Vers une suppression des amendes pour les petits excès de vitesse?
Une proposition de loi, déposée lundi par le sénateur Les Républicains Alain Fouché, vise à ne plus sanctionner d'une amende les excès de vitesse inférieurs à 10 km/h, mais à réserver à cette infraction un simple retrait de points.
Le texte entend "faire une distinction entre les excès de vitesse compris entre 10 et 20 km/h, qui continueraient à constituer une contravention pénale et resteraient sanctionnés par une amende (...) et le retrait d'un point du permis de conduire, et les dépassements inférieurs à 10 km/h, pour lesquels l'unique sanction serait administrative", indique l'exposé des motifs.
Un conducteur en infraction se verrait ainsi simplement retirer un point sur le permis, précise la proposition de loi du sénateur de la Vienne, qui entend "introduire davantage d'équité" dans la répression des petits dépassements.
"Lutter contre ce racket"
Le texte note que "le contrôle automatisé est devenu une véritable source de recettes pour l'Etat", avec en 2014 des recettes de 672 millions d'euros pour les "seules amendes forfaitaires" liées aux radars automatiques.

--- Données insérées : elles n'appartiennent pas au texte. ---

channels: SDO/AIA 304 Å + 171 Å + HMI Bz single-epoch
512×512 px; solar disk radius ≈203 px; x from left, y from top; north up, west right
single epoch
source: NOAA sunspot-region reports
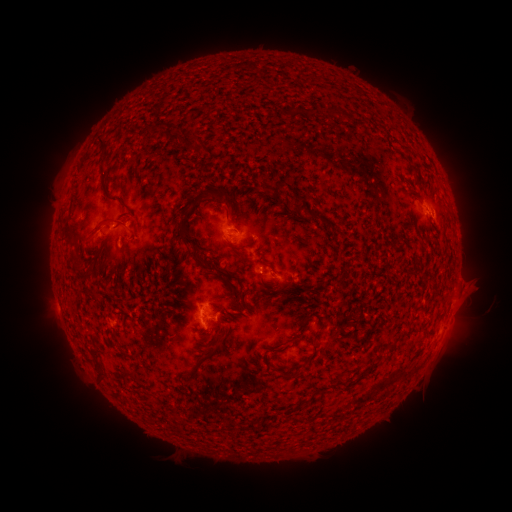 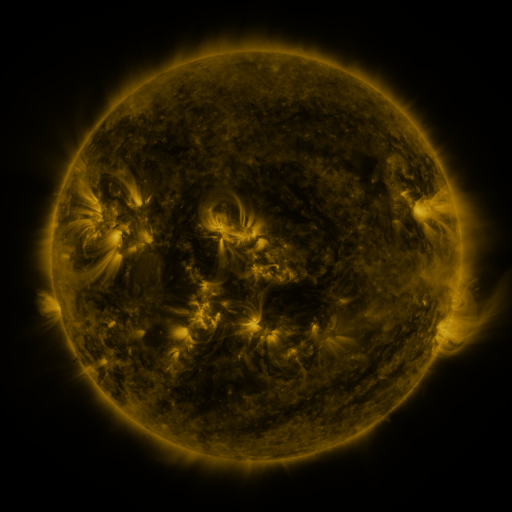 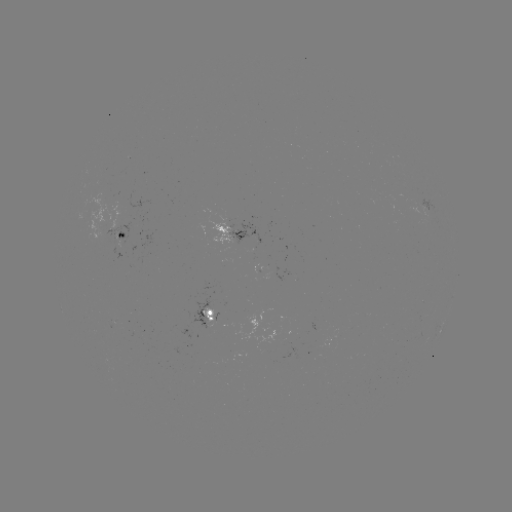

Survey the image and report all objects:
spotted active region: (231, 231)
spotted active region: (122, 232)
spotted active region: (210, 315)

Tout en soulignant que le développement des radars et la tolérance zéro ont démontré leur efficacité en terme de sécurité routière, il relève "une remise en cause par les usagers de ce système de contrôle-sanction automatisé, ressenti comme un moyen mis en place par l'Etat pour financer les dépenses publiques".
Le texte vise ainsi à obtenir l'adhésion des automobilistes "à l'idée que les radars ne sont pas seulement des 'tirelires', mais avant tout un véritable outil de sécurité routière".
"La grande majorité de l’argent qui est prélevé sur le contribuable est prise non pas sur les chauffards et sur les gens qui conduisent en état alcoolique, c’est sur ces petits délits", explique Alain Fouché au micro de BFMTV. "Ma proposition, en cas d’excès de vitesse inférieur à 10 km/h: seul le retrait de point sera retenu mais par contre pas l’amende. C’est vraiment pour lutter contre ce racket, cette pompe à fric qu’utilise l’Etat."
Selon le délégué général de l'association "40 millions d'automobilistes", Pierre Chasseray, qui soutient cette proposition, "90 à 95% des excès de vitesse sont des excès de 0 à 20 km/h".
"On a souhaité véritablement faire quelque chose pour tous ces micro-excès de vitesse, qui sont des excès de vitesse involontaires. Quelques fois les automobilistes ne sont même pas au courant qu’ils étaient en excès", explique-t-il, joint par BFMTV. "Aujourd’hui, la majorité des Français se fait flasher, et considère donc les radars comme des tirelires. Si demain la majorité des Français ne paie plus parce que ces micro-excès de vitesse ne sont plus sanctionnés par l’argent, on n’entendra plus parler de radars-tirelires."
"Proposition de loi criminelle"
"Si cette mesure est adoptée, nous la paierons le prix du sang", s’indigne de son côté auprès du Parisien Chantal Perrichon, la présidente de la Ligue contre la violence routière. "Certains élus sont obsédés par le désir de casser le permis à points, mais c’est se moquer de l’augmentation de la mortalité au volant alors que le bilan de l’année 2015 devrait se traduire par 3.400 tués sur les routes."
"Comment un élu de la République peut s’amuser à faire parler de lui sur un tel sujet avec une telle proposition?", abonde Jehanne Collard, avocate spécialiste du droit des victimes, contactée par BFMTV. "C’est une proposition de loi criminelle et moi j’appelle toutes les victimes et tous les automobilistes sensés et responsables à se mobiliser contre une telle proposition. On sait que les excès de vitesse sont accidentogènes, il n’y a pas de petit excès de vitesse."
A l'heure actuelle, un excès de vitesse inférieur à 20 km/h dans une zone où la limitation est de plus de 50 km/h est soumis à une amende forfaitaire de 68 euros (minorée à 45 euros si payée dans les 15 jours) et au retrait d'un point sur le permis. Si la vitesse est limitée à 50 km/h ou moins, l'amende est de 135 euros (90 euros si payée dans les 15 jours).